Do you make liver pâté? How do you prepare yours? Please share in the comment box below.
Love and health!
Herbed Chicken Liver Pâté
Servings: makes about 1 cup
1 teaspoon ghee or coconut oil
1/4 yellow onion, diced small
3 cloves garlic, minced
1/2 lb chicken livers, rinsed, dried, white connective tissue trimmed
1 kale leaf, de-stemmed, roughly chopped
a few flat-leaf parsley leaves
2 sage leaves
leaves from 2 sprigs of thyme
3 tablespoons ghee
1 tablespoon ume plum vinegar (or balsamic vinegar)
1/2 teaspoon sea salt
2 teaspoons pink peppercorns
2 tablespoons ghee (or butter)
Preheat a small sauté pan on medium heat. Melt 1 teaspoon ghee (or coconut oil) and add the onion and garlic with a pinch of sea salt. Cook, stirring often until the onion is translucent, about 5 minutes.
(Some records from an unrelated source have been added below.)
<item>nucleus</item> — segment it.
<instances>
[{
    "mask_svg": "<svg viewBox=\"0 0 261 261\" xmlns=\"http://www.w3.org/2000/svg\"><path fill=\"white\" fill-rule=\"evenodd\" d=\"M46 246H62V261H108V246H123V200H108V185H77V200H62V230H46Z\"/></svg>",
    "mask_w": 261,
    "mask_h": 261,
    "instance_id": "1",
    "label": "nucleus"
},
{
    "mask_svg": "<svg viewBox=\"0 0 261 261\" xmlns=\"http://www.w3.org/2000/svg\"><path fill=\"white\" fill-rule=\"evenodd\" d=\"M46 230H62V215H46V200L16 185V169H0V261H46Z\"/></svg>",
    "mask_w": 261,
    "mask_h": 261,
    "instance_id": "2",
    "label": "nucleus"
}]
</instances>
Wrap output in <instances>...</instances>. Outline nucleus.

Add the chicken livers to the pan and cook, stirring regularly, until browned and cooked through, about 6-8 minutes.
Transfer the livers and onions into a food processor. Add the rest of the ingredients (except for 2 tablespoons ghee), and process on high until completely smooth, about 2 minutes. You may need to stop and scrape the sides a few times. Transfer to a small glass jar.
Melt the remaining 2 tablespoons ghee (or butter) gently and add to the top of the pâté. Refrigerate until firm, at least 2 hours.
Serve with fresh bread, apple slices, raw vegetables or crackers.